Predictive Value of Reactogenicity for Anti-SARS-CoV-2 Antibody Response in mRNA-1273 Recipients: A Multicenter Prospective Cohort Study.
Min Joo ChoiJung Yeon HeoYu Bin SeoYoung Kyung YoonJang Wook SohnJi Yun NohHee Jin CheongWoo-Joo KimJu-Yeon ChoiYoung Jae LeeHye Won LeeSung Soon KimByoungguk KimJoon Young SongPublished in: Vaccines (2023)

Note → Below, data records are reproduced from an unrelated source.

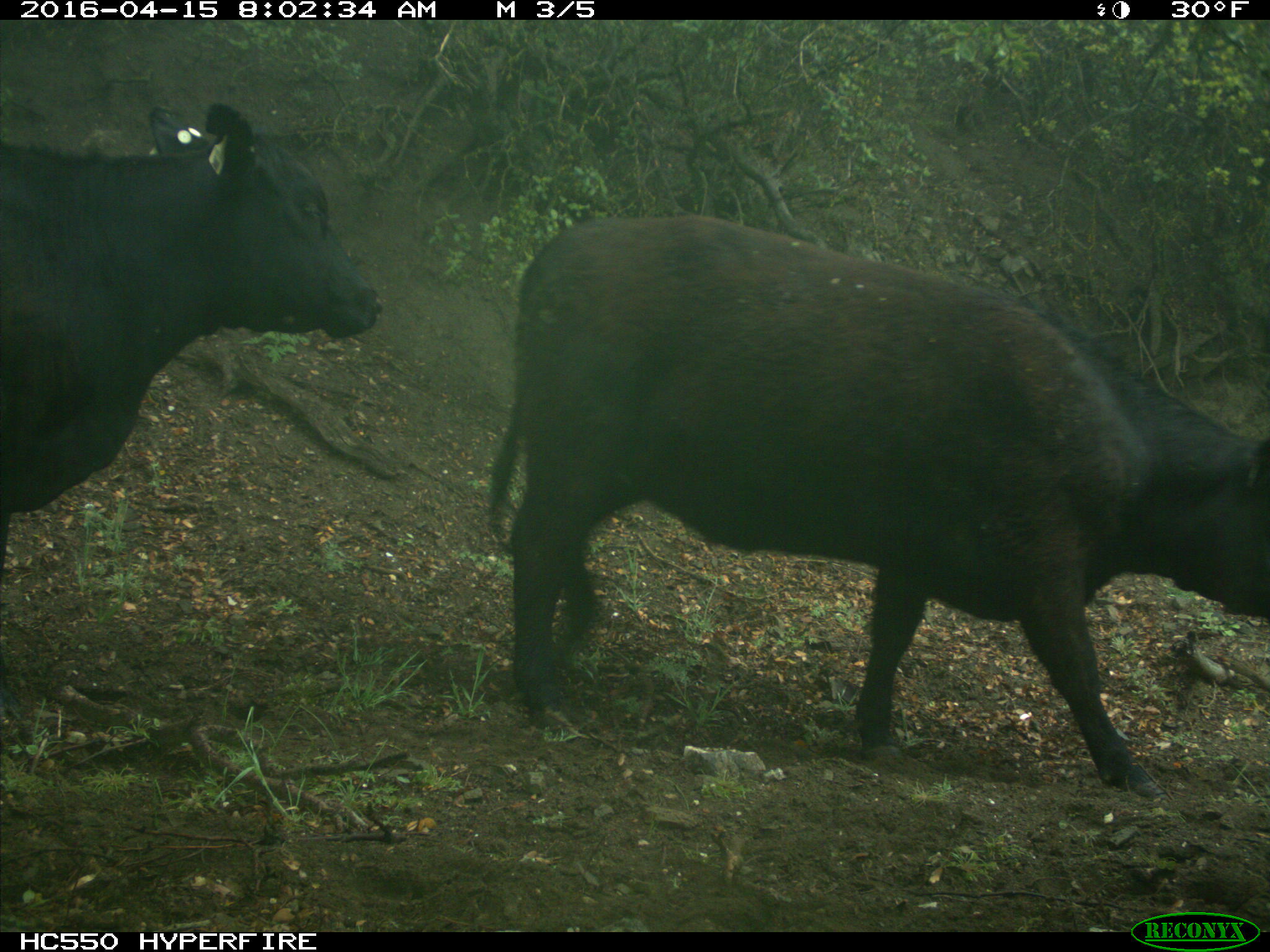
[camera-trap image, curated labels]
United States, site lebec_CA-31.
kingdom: Animalia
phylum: Chordata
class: Mammalia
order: Artiodactyla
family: Bovidae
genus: Bos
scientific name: Bos taurus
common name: domestic cow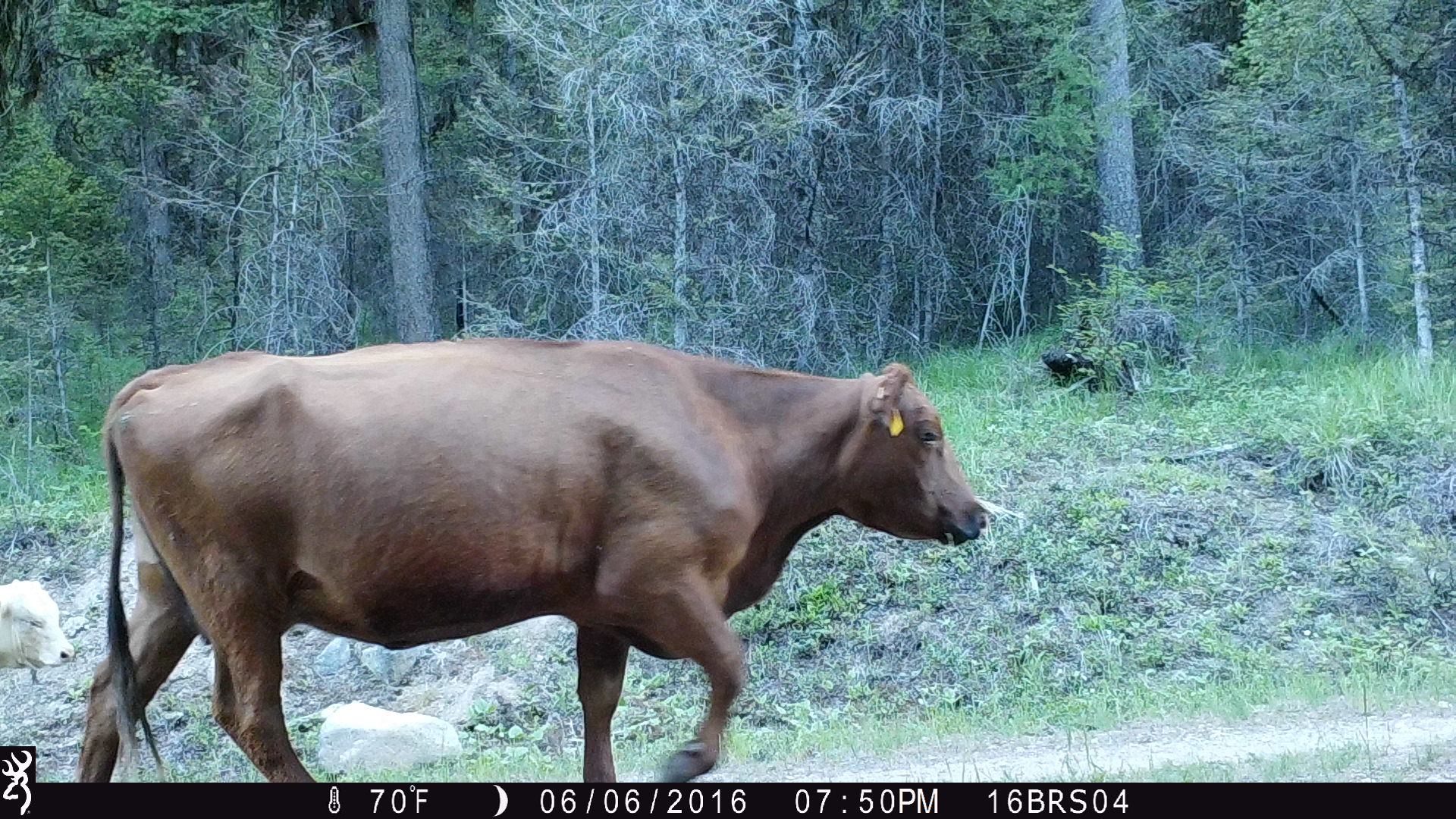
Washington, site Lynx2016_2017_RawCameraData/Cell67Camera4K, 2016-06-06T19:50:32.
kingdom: Animalia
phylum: Chordata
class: Mammalia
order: Artiodactyla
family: Bovidae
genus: Bos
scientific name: Bos taurus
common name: domestic cattle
Domestic cattle (Bos taurus). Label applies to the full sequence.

Messenger RNA (mRNA) vaccination was developed to mitigate the coronavirus disease 2019 pandemic. However, data on antibody kinetics and factors influencing these vaccines' immunogenicity are limited. We conducted a prospective study on healthy young adults who received two doses of the mRNA-1273 vaccine at 28-day intervals. After each dose, adverse events were prospectively evaluated, and blood samples were collected. The correlation between humoral immune response and reactogenicity after vaccination was determined. In 177 participants (19-55 years), the geometric mean titers of anti-S IgG antibody were 178.07 and 4409.61 U/mL, while those of 50% neutralizing titers were 479.95 and 2851.67 U/mL four weeks after the first and second vaccine doses, respectively. Anti-S IgG antibody titers were not associated with local reactogenicity but were higher in participants who experienced systemic adverse events (headache and muscle pain). Antipyretic use was an independent predictive factor of a robust anti-SARS-CoV-2 antibody response after receiving both vaccine doses. Systemic reactogenicity after the first dose influenced antibody response after the second dose. In conclusion, mRNA-1273 induced a robust antibody response in healthy young adults. Antipyretic use did not decrease the anti-SARS-CoV-2 antibody response after mRNA-1273 vaccination.